What a spot to live in!

The little stone pier and the natural harbour at Eilean Iarmain used to be an important landing place for the local fishing industry and, indeed, for visitors who found boats more convenient than rough roads, in the days before European Union money upgraded some of the routes through the Highlands and Islands. Lobster fishermen still land their catch here.

Today there is still plenty going on here, despite the collapse of the herring fleet. Thanks to the vision and determination of the late Sir Iain Noble, Eilean Iarmain boasts a warm-hearted, old-fashioned and entirely delightful hotel, a whisky company, a tweed shop, an art gallery and possibly the best pub in the island.

Behind the tweed shop is the turreted entrance to Am Praban, the pub.

We are not heading for the pub just yet, however. Today we are going to explore a little of the north side of the Sleat peninsula, retracing the perilous drive I made alone in January. It is a lot more fun with family and without sheet ice. I’ll show you some of what we saw in my next ‘chapter’ about Skye.

On the road to Tarskavaig, looking back to Knoydart and Loch Nevis (on the mainland).


You might also enjoy The Road to the Isles.

6 Comments leave one →
  1. November 26, 2011 8:46 pm

    What a ‘stroll’ I just took! Thank you for sharing!

    • dancingbeastie permalink*
      November 26, 2011 11:38 pm

      You’re most welcome – I’m glad you enjoyed it.

  2. November 26, 2011 11:20 pm

    Gorgeous – thank you! Those rich tawny tones were exactly what struck me in Torridon recently.
    Sorry to hear about your dreich period just now. I too have been absent from blogging through exhaustion. And this is the low ebb of the Scottish year, so everything is that bit more effort. But your Skye photos are full of light and air and brightness, a bulwark against the dark. Especially on a night when the gale is roaring in the trees outside, even here in the city.
    Eilean Iarmain sounds like something from Lord of the Rings

    • dancingbeastie permalink*
      November 26, 2011 11:48 pm

      Ah, I’d been wondering if all was well, noticing your absence. I do hope that you manage to pull through before Christmas lands on us. (Christmas is wonderful, but you know what I mean I’m sure.) You’re so right: this is ‘the low ebb’, isn’t it. Advent might help to get us going – it’s Advent Sunday tomorrow, can you believe.

      I can’t believe that I’ve never noticed the gentle Elvish sound of ‘Eilean Iarmain’. My favourite place and my favourite books! Had he ever visited Skye, I think that Prof. Tolkien might have relished the soft Gaelic and flinty Norse of the island’s place-names.

  3. November 27, 2011 10:55 pm

    Oh, such wonderful photos of these glorious landscapes, DB. There is nowhere quite like the Highlands and Islands, is there? We were very aware of the colours this visit. They almost seemed to burn at times, especially against a grey sky.

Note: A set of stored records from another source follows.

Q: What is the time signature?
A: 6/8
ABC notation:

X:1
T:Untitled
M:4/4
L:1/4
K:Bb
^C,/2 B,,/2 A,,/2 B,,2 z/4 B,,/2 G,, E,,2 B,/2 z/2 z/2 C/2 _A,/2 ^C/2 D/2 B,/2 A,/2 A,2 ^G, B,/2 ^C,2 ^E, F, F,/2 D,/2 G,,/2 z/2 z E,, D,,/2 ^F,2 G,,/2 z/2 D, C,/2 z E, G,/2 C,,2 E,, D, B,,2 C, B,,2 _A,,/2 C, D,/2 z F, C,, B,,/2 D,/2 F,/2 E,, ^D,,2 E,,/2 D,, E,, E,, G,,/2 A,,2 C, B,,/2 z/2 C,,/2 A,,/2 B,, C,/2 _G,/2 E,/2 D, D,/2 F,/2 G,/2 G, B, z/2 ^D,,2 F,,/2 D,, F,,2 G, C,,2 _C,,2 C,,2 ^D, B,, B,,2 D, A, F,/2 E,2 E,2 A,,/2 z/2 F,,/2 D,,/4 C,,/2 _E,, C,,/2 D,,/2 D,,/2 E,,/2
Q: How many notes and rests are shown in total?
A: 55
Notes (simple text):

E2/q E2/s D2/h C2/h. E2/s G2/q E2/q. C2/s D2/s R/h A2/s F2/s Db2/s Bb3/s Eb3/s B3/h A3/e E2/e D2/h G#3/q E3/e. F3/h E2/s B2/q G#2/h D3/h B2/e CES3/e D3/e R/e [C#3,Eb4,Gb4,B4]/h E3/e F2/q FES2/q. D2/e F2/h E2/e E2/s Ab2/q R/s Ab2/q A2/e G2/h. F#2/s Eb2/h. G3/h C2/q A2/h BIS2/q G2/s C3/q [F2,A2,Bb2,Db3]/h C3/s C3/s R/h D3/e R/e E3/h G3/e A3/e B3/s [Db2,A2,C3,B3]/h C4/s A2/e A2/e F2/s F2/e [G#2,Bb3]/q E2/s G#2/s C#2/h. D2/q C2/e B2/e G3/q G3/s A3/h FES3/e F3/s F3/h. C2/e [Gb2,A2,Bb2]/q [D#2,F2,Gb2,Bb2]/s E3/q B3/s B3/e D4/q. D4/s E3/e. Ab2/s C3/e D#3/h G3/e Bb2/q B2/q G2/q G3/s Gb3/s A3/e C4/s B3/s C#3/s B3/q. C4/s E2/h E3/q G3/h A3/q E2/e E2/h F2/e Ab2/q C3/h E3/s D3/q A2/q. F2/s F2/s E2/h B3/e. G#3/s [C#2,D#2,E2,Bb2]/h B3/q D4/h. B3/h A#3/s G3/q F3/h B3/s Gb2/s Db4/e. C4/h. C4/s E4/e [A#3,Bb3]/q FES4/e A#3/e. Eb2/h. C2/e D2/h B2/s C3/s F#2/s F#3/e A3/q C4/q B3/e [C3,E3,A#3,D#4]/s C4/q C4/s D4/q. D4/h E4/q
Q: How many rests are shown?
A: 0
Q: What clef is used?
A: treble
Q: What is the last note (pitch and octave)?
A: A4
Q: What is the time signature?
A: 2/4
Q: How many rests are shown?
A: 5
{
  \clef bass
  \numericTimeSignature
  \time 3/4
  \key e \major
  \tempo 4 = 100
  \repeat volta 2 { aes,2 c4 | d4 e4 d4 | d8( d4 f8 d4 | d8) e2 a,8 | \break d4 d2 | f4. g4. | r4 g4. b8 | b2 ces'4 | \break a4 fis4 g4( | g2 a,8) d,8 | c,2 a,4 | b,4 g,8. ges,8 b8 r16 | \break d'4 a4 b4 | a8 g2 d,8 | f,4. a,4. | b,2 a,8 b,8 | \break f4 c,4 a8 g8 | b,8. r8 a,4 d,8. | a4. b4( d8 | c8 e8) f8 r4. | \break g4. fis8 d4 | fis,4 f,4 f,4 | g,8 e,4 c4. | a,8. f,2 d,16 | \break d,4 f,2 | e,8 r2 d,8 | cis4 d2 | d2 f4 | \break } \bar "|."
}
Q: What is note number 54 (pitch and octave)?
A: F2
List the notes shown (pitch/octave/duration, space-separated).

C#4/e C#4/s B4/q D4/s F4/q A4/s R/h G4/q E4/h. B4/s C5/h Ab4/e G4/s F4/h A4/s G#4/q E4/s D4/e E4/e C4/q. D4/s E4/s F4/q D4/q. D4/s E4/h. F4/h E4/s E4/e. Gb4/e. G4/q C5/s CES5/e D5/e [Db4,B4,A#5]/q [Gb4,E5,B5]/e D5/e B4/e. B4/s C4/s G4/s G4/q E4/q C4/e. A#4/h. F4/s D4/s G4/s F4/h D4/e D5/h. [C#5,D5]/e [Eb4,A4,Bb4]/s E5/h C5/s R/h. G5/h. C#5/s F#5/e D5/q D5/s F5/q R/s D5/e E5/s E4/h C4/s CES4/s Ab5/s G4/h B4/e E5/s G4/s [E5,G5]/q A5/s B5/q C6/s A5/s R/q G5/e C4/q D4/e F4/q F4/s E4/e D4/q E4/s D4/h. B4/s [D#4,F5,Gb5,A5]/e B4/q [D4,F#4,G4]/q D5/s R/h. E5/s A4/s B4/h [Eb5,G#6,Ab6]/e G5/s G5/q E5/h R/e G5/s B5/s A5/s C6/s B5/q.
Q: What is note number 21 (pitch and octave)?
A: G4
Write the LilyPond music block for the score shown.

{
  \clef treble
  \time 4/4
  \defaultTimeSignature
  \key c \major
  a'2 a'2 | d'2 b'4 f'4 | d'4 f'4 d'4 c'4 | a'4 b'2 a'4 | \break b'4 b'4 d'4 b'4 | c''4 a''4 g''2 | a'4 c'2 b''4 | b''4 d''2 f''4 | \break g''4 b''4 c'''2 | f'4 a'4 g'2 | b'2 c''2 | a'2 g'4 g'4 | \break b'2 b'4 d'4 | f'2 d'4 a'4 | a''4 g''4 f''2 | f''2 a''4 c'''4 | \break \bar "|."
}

    So sorry you’re still feeling the effects of your head injury. I truly don’t think this ebbtide of the year helps either, even when one is feeling reasonably fit in other ways. I do hope that the hopefyul expectation of Advent will help.

    PS Glad to meet another Tolkien fan. I lost an entire weekend of my life as a student at Oxford when I discovered and devoured the entire three volumes almost without stopping to eat or sleep. 🙂

  4. hmunro permalink
    November 28, 2011 5:17 am

    Your post is so beautiful I’ve come back for a second helping. As I sip my tea, I’m falling in love with Skye — and sending healing thoughts your way.